My mom always hung a faded  tissue paper bell between our dining room and our living room. It was one of those accordion types, that folded flat to store, and you opened up to use.  It had belonged to some grandma, and probably held good memories for her. Having  always been a lover of things past, the faded bell never bothered me, but I wish I had asked mom its history.

One thing that always remains constant in our Christmas is the nativity scene that was made for us by my sister in law years ago.  Every year we unpack and set it up, and every year we are thankful for that little Baby that God sent so long ago.  That Baby grew up to be our Savior and the means by which we will rejoin all our family members who believe in Him someday in heaven.  Thank you Jesus.

Week One: Chapter One ‘The Best Yes’

This Thursday I am going to a Bible study at our church.  The book  is “The Best Yes” by Lysa Terkeurst, and after reading the first three chapters I know I am going to love it!

So why am I writing about this?  Because this book has given me so many thoughts of so many stories in my life that fit with the information Lysa shares in her delightful book. From experience both in attending and leading studies, I know that one person who always shares gets pretty tiresome to the leader and others of the group.  So I usually just make little notes in the sidelines of the book and indicate the insights and stories that leap into my mind.
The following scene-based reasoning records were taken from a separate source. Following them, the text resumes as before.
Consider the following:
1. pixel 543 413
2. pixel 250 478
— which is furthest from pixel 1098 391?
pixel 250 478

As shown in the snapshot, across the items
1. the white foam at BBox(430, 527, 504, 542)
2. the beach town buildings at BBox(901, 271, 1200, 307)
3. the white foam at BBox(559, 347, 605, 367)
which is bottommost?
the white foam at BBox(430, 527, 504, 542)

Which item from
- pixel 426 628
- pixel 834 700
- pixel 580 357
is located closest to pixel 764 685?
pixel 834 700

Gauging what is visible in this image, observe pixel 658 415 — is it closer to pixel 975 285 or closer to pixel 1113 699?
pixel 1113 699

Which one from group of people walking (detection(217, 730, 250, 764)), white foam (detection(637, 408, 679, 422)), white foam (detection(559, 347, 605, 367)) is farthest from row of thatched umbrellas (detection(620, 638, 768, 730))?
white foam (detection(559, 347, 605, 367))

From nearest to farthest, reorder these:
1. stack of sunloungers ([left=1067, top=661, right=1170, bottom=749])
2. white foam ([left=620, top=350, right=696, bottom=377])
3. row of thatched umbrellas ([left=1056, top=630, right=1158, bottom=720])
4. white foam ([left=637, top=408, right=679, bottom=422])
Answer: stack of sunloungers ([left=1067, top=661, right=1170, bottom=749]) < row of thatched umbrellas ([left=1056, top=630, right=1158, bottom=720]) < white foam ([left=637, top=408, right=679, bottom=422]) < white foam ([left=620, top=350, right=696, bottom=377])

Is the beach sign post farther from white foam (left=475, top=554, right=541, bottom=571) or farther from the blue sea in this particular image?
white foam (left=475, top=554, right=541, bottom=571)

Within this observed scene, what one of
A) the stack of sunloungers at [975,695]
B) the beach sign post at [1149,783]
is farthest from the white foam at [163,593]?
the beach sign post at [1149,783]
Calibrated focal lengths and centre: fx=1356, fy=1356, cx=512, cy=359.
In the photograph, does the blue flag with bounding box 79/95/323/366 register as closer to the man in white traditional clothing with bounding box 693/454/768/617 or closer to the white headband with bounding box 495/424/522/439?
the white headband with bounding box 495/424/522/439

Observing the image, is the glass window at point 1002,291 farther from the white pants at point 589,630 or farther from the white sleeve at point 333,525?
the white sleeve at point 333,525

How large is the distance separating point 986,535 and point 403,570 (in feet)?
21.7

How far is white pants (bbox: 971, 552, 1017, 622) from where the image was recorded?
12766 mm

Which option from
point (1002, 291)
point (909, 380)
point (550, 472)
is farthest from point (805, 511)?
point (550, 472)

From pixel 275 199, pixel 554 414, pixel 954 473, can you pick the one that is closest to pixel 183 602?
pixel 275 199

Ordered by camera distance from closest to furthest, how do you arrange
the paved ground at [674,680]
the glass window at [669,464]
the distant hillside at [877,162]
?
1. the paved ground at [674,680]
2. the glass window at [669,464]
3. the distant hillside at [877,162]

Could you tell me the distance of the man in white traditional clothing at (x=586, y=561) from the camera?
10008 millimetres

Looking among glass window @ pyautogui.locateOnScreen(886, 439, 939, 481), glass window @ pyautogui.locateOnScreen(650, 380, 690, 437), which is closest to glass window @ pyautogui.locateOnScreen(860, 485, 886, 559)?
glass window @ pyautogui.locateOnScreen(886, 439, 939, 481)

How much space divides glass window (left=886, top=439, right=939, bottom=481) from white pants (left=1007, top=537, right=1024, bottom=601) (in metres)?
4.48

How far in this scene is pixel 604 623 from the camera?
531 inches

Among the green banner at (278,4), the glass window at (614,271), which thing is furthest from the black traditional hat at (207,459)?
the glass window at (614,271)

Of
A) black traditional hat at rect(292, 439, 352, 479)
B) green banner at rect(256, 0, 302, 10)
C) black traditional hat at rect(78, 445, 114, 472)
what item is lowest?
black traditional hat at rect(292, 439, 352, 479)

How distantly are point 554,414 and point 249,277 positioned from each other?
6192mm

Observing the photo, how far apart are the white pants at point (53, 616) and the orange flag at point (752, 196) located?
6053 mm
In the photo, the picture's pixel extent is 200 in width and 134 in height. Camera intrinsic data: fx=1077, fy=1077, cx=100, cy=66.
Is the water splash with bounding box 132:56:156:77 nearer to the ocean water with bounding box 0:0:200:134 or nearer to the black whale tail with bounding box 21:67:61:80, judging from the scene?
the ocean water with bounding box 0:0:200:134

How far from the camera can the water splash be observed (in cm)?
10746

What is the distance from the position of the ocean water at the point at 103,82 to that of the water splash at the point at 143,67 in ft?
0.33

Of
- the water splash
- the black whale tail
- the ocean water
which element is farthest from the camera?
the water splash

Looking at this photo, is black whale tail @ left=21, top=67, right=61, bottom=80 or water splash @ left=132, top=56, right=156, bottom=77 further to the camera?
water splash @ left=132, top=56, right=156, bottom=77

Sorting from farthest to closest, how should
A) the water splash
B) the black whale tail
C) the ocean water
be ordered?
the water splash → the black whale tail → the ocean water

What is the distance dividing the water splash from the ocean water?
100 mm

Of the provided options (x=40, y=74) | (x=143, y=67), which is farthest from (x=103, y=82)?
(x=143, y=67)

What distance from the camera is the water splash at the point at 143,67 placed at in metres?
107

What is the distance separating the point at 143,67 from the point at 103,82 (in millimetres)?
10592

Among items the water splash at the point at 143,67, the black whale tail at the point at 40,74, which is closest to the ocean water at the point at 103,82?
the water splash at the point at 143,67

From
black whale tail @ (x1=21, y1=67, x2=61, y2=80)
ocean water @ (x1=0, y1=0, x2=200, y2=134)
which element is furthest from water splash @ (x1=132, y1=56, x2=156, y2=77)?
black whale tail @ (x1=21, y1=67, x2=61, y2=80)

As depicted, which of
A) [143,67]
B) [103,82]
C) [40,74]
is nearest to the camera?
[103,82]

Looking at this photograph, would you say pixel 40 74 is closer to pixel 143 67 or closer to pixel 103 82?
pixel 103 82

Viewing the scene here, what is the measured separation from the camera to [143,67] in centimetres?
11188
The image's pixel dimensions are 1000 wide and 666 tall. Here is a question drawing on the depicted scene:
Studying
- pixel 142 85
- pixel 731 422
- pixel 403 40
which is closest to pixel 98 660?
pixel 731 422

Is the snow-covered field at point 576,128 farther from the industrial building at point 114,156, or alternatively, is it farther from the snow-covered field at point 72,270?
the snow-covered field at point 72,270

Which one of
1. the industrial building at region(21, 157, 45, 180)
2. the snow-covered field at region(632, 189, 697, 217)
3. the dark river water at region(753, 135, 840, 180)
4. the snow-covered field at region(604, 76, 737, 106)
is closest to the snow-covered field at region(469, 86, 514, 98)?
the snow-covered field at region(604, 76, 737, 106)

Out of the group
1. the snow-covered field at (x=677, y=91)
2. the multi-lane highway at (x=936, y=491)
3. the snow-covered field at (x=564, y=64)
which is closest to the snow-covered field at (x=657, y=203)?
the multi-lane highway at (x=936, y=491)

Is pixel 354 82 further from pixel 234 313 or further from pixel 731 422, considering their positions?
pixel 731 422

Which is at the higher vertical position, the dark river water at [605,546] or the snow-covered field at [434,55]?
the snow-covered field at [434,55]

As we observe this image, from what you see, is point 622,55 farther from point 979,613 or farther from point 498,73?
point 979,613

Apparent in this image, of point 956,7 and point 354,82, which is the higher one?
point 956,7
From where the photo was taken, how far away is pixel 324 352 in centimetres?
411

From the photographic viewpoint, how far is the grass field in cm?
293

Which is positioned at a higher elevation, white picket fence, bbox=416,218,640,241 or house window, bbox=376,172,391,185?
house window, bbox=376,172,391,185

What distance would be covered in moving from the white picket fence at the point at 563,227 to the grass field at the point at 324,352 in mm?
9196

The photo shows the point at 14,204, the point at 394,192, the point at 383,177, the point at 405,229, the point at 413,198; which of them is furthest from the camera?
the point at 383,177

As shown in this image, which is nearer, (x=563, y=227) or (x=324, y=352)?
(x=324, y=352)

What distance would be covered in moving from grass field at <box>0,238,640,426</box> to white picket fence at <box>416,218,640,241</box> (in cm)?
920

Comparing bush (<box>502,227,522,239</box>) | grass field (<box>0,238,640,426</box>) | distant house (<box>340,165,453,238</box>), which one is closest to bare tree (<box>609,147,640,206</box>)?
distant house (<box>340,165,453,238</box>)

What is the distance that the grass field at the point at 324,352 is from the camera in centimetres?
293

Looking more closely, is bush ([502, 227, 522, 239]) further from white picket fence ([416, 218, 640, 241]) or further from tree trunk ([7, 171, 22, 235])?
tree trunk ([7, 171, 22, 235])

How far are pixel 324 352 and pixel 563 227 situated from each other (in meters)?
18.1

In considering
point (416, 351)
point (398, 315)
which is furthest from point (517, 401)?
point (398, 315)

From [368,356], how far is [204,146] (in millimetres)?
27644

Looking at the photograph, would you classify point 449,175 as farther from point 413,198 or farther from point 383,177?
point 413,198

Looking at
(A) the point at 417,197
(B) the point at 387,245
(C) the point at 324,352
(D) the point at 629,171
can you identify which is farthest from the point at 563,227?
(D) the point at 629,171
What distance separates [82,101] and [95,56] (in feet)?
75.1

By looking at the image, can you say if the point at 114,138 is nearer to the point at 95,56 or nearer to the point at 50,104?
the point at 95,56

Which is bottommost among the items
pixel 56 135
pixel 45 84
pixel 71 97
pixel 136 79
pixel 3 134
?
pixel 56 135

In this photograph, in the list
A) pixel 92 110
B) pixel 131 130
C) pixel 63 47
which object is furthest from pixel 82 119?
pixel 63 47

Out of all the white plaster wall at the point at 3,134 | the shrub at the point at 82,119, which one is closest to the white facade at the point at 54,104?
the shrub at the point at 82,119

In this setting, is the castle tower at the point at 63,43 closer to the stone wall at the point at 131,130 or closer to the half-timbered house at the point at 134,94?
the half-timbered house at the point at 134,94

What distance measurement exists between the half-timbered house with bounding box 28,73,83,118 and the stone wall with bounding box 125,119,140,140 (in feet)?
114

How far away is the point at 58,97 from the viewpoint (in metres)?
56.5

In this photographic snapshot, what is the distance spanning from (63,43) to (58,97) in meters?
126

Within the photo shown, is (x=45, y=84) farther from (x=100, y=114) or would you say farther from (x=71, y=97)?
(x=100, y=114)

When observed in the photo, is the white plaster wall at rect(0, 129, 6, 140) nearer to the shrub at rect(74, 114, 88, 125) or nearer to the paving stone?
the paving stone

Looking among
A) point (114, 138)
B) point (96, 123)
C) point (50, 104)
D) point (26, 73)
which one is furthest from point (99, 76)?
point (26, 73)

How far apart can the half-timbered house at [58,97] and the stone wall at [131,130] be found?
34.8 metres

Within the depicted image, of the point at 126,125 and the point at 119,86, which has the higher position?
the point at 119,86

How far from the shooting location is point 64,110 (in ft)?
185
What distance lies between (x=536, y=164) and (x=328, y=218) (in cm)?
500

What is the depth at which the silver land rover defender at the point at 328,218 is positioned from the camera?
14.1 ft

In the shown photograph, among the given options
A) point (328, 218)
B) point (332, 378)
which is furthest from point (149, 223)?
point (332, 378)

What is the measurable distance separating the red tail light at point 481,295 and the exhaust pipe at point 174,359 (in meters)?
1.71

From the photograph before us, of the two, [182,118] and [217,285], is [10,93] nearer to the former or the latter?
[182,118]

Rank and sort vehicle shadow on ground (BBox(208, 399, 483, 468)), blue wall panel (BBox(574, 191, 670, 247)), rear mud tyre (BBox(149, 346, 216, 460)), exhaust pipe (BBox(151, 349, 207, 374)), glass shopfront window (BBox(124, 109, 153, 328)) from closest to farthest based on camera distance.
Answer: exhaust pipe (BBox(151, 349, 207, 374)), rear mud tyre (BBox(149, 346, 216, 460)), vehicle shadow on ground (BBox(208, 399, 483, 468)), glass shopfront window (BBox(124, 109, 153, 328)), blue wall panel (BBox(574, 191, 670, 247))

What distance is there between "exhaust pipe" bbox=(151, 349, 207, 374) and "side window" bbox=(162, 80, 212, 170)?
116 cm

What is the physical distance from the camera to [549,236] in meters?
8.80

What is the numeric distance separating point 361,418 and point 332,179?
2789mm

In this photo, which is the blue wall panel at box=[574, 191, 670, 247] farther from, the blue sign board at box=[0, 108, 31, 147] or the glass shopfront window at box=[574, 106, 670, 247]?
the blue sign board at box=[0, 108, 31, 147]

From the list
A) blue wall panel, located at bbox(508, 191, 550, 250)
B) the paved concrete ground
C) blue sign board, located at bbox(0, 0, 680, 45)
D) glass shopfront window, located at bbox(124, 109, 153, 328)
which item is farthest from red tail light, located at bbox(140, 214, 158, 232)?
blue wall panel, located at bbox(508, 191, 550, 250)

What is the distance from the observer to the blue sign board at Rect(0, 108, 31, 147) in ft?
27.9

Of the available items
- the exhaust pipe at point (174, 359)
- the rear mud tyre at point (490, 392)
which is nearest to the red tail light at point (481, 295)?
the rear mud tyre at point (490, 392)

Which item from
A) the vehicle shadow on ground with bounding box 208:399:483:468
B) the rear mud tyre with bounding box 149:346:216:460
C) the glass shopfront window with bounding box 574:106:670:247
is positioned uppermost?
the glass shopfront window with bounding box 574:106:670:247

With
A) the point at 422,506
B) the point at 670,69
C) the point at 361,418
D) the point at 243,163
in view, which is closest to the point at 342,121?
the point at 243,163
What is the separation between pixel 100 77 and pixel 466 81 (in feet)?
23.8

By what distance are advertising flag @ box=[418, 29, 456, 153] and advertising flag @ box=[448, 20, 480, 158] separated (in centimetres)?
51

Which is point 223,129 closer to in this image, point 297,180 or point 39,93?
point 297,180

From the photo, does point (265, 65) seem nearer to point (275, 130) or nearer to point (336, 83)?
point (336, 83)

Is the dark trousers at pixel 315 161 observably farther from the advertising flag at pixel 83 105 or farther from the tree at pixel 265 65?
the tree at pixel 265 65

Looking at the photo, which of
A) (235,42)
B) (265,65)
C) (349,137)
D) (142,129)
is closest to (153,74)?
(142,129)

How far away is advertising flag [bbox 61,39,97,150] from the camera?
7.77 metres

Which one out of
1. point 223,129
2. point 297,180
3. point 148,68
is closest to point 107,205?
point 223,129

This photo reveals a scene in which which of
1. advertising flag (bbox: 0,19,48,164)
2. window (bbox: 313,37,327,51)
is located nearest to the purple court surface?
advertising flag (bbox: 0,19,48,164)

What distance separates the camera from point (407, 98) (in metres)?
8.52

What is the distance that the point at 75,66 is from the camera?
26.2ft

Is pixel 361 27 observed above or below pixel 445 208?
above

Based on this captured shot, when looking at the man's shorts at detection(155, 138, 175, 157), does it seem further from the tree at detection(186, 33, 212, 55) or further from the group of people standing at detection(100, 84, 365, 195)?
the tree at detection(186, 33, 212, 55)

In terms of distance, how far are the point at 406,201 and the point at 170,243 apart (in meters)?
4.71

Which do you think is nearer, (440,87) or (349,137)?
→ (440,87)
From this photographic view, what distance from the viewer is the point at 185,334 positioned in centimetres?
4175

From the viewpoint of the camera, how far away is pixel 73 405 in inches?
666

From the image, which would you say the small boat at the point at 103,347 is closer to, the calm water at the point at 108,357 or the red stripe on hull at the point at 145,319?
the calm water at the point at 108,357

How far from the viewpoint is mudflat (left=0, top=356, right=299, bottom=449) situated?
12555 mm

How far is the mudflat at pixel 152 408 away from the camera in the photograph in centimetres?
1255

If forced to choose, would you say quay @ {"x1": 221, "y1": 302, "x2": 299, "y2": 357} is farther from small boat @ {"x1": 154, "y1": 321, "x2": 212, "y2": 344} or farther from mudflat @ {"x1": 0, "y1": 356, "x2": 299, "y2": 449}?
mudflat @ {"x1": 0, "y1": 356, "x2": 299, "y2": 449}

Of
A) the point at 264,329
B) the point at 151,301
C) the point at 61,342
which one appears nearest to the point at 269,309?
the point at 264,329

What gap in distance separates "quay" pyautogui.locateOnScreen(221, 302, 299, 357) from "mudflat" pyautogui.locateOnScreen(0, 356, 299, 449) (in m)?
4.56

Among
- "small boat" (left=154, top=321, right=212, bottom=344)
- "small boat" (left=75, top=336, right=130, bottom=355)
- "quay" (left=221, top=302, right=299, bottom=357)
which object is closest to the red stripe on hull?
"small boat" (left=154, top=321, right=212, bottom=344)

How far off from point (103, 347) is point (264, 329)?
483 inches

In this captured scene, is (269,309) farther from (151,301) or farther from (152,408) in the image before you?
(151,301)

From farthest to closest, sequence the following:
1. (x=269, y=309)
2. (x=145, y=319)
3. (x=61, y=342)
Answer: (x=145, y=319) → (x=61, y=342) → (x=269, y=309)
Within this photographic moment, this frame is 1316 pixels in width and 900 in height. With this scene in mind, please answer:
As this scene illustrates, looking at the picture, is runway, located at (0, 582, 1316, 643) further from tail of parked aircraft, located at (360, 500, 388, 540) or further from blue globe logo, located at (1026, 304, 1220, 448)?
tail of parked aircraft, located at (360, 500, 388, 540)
Then at the study I chicken out from sharing.  Or I talk too much, and it doesn;t come out the way I want it to.

But this time, I decided to record them into the blog; after all it is entitled “The Life He Gave Me”, and those stories are what my life is!

The first quote (written in elegant calligraphy) that caught my heart was:

We must not confuse the command to love with the desire to please’

Ouch.  For the majority of my life I have been a major people pleaser precisely for that reason.  I believed that God wanted me to show my love for Him by making other people happy.   Never mind the fact that it isn’t usually my job to make others happy, it often isn’t even possible!  Nevertheless, I lived a boundary-less life where if someone asked me to do something, I felt I had to do it, and usually right now!  My family suffered, by temperment suffered, I suffered.  And it was never enough.

I think that certain types of people must be able to sense us ‘people pleasers’ and see that big “ask me, I can’t say no” sign that must be taped to our backs.  Because however how much we do, and how perfectly we strive to do it, it is never enough!  Before you know it, ugly things like resentment and dread and anger begin to creep in and guilt begins to reign.  Why guilt?  Because I was afraid I wasn’t showing Gods love enough.  I mean these people were never happy!  And it was all my fault.

See what a tangle grows when I let my thoughts masquarade as Gods?  God wants me to do what He has planned for me.  When I am doing it, He fills me with joy and fullfillment even in the stressful times. So when resentment shows up, I do a reality check, am I in tune with God?  Reading my Bible, praying, sharing what He has done with someone else? If not, it is time to refresh my Spirit and begin again.

Micah 6:8 (one of my favoirite verses) says

“He has made it plain how to live, what to do, what God is looking for in men and women.  It’s quite simple:  Do what is fair and just to your neighbor, be compassionate and loyal in your love, and don’t take yourself too seriously — take God seriously.”

When I take God seriously, He seriously adds joy to my life, and enables me to do the things that I love.  I think  that is one the road to The Best Yes!